**ASSIGNMENT:** Without the pictures, set down every line of the data exactly.

Dataset entries
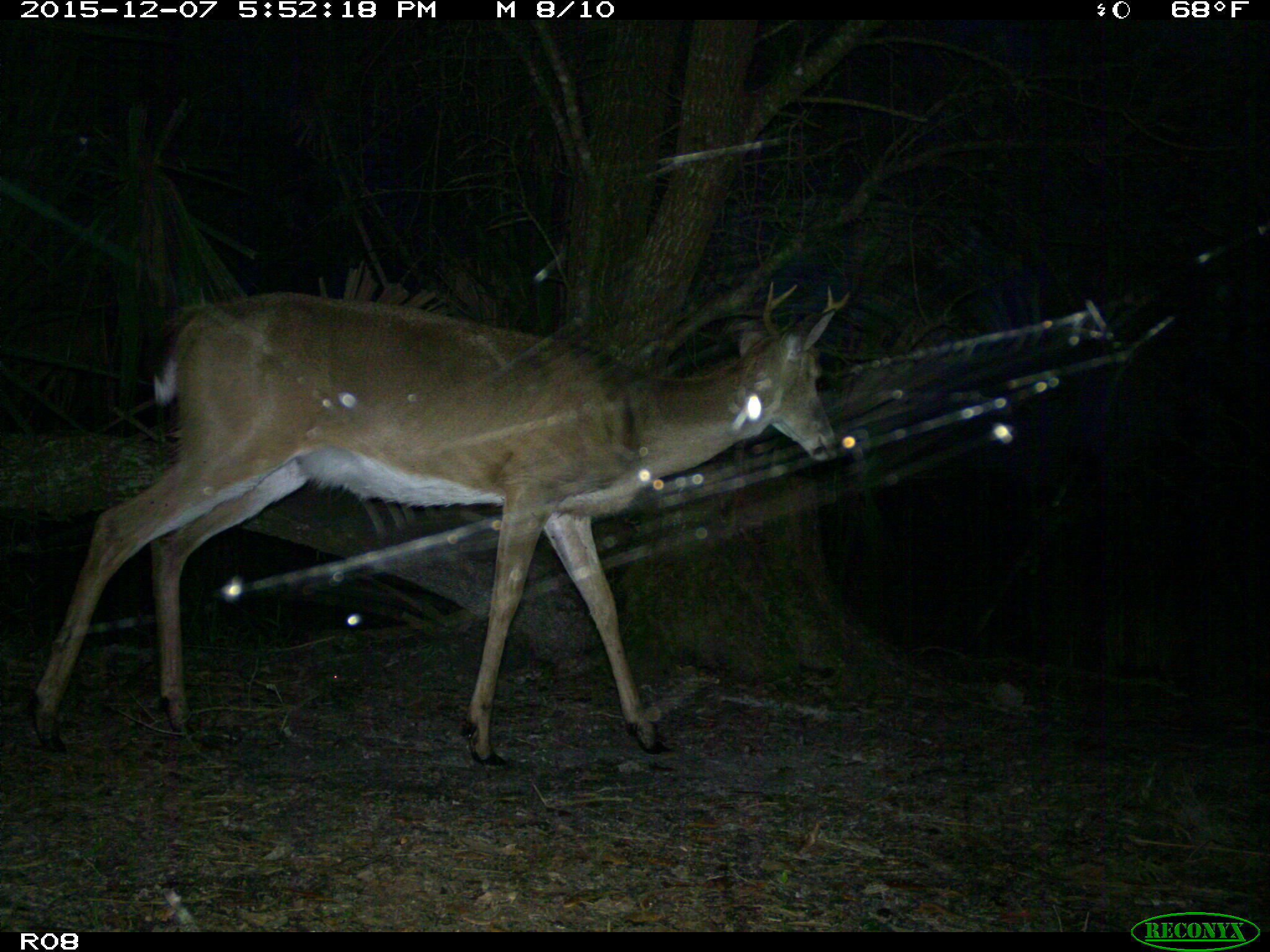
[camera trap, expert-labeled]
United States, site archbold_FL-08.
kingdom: Animalia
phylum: Chordata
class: Mammalia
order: Artiodactyla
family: Cervidae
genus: Odocoileus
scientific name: Odocoileus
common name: deer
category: unidentified deer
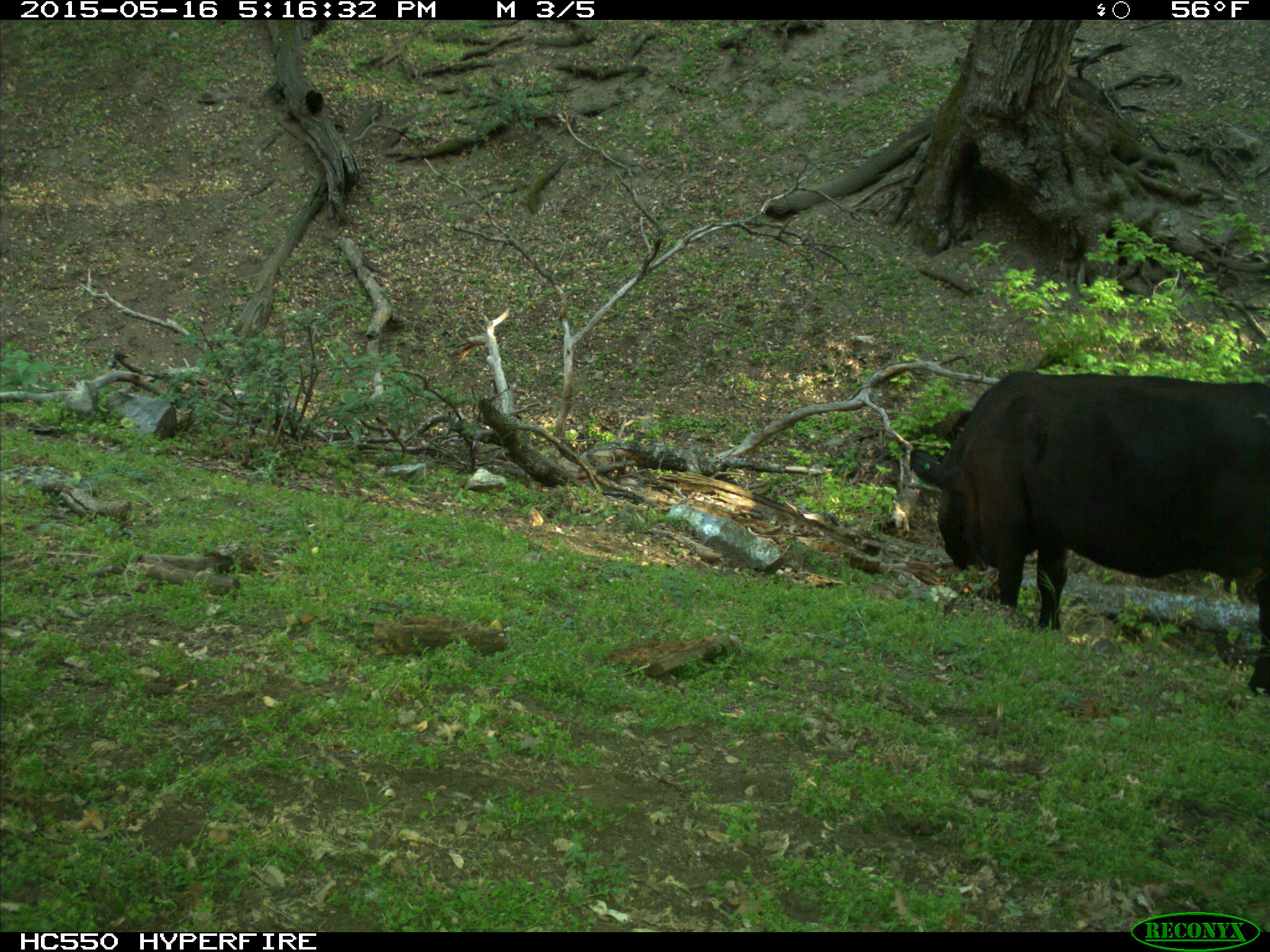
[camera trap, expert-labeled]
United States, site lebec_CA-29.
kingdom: Animalia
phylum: Chordata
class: Mammalia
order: Artiodactyla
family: Bovidae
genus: Bos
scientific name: Bos taurus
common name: domestic cow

**SOLUTION TO THIS PROBLEM:**
[camera trap, expert-labeled]
United States, site archbold_FL-08.
kingdom: Animalia
phylum: Chordata
class: Mammalia
order: Artiodactyla
family: Cervidae
genus: Odocoileus
scientific name: Odocoileus
common name: deer
category: unidentified deer
[camera trap, expert-labeled]
United States, site lebec_CA-29.
kingdom: Animalia
phylum: Chordata
class: Mammalia
order: Artiodactyla
family: Bovidae
genus: Bos
scientific name: Bos taurus
common name: domestic cow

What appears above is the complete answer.